[start of Data lines]

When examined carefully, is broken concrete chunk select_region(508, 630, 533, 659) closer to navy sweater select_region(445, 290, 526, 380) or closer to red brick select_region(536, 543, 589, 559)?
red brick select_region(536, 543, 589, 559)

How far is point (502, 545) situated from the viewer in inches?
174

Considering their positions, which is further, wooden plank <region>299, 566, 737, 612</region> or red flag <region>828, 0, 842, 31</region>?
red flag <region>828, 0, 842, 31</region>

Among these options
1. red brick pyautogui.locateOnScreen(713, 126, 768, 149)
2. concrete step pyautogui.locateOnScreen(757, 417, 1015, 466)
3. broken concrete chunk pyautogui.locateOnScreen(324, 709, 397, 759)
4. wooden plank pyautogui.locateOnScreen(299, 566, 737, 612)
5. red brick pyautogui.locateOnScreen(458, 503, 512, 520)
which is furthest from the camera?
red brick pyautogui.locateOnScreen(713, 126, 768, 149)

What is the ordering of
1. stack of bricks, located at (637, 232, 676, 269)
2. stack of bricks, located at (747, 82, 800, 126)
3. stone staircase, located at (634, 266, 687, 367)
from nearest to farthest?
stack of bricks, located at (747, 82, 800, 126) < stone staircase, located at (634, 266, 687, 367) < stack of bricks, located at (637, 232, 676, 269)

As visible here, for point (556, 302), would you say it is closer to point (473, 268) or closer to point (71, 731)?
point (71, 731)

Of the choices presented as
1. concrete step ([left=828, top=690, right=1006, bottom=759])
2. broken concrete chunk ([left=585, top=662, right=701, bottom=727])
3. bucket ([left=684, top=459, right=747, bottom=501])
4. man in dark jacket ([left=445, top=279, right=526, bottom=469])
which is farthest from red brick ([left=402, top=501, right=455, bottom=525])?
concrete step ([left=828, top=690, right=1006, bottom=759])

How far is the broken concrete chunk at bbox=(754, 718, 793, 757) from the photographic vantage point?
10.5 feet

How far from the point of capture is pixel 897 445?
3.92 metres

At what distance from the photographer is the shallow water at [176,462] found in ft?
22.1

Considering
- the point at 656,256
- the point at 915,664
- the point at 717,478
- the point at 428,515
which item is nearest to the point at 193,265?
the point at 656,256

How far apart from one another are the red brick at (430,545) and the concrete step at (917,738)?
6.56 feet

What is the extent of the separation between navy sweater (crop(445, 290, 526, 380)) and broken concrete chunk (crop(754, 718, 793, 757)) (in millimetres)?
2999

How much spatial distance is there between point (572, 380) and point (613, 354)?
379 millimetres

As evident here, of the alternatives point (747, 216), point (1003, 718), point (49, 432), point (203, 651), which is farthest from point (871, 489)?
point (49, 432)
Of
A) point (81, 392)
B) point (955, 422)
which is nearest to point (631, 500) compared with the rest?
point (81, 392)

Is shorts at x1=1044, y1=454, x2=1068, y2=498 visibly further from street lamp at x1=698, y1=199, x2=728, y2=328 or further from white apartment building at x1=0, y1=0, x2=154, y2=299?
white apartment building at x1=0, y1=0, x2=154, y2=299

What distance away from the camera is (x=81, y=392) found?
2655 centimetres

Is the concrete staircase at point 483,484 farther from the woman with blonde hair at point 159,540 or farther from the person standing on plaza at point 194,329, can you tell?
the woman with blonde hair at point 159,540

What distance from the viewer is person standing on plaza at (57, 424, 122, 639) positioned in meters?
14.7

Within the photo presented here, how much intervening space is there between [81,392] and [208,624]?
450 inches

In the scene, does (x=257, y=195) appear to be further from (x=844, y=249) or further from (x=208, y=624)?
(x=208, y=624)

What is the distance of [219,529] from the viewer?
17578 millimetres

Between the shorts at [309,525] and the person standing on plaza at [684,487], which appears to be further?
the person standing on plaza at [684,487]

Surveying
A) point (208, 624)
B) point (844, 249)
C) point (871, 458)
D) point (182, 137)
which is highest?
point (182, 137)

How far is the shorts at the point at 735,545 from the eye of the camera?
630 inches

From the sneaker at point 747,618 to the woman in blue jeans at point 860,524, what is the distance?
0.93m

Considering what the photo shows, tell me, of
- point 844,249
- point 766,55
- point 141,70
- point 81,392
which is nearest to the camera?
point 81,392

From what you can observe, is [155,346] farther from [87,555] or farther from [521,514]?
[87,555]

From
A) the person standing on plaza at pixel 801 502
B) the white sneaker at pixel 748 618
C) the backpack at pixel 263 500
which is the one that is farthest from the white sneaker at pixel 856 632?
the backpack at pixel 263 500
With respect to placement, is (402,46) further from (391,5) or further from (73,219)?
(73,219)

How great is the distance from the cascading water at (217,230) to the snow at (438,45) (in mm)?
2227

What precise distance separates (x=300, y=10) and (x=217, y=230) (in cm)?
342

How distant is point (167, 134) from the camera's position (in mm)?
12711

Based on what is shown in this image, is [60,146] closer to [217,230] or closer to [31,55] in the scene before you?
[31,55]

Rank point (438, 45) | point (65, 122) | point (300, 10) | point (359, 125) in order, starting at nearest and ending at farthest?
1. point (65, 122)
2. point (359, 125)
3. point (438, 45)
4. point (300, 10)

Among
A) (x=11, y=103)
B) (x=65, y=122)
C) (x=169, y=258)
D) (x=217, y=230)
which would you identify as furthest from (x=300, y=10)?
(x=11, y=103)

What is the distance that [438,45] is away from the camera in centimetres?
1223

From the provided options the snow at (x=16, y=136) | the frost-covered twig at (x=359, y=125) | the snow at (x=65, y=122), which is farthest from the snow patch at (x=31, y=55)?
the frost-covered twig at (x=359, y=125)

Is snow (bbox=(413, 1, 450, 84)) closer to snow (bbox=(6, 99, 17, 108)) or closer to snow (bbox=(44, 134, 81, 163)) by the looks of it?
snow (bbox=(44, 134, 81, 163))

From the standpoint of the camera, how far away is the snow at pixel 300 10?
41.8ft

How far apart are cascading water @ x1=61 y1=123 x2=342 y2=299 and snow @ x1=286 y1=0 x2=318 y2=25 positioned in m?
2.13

[end of Data lines]

• Prompt:
Transcribe word for word the part of the records that opens with the line containing "Based on what" and runs through the end of the records, both ends included.

• Correct output:
Based on what is shown in this image, is [60,146] closer to [217,230] or closer to [31,55] in the scene before you?
[31,55]

Rank point (438, 45) | point (65, 122) | point (300, 10) | point (359, 125) in order, starting at nearest and ending at farthest?
1. point (65, 122)
2. point (359, 125)
3. point (438, 45)
4. point (300, 10)

Among
A) (x=11, y=103)
B) (x=65, y=122)
C) (x=169, y=258)
D) (x=217, y=230)
which would you identify as furthest from (x=300, y=10)?
(x=11, y=103)

What is the distance that [438,45] is away from the camera in centimetres?
1223

From the provided options the snow at (x=16, y=136) | the frost-covered twig at (x=359, y=125) | the snow at (x=65, y=122), which is farthest from the snow patch at (x=31, y=55)?
the frost-covered twig at (x=359, y=125)

Is snow (bbox=(413, 1, 450, 84)) closer to snow (bbox=(6, 99, 17, 108)) or closer to snow (bbox=(44, 134, 81, 163)) by the looks of it?
snow (bbox=(44, 134, 81, 163))

From the standpoint of the camera, how far away is the snow at pixel 300 10?
41.8ft

How far apart are cascading water @ x1=61 y1=123 x2=342 y2=299 and snow @ x1=286 y1=0 x2=318 y2=25 positioned in m?
2.13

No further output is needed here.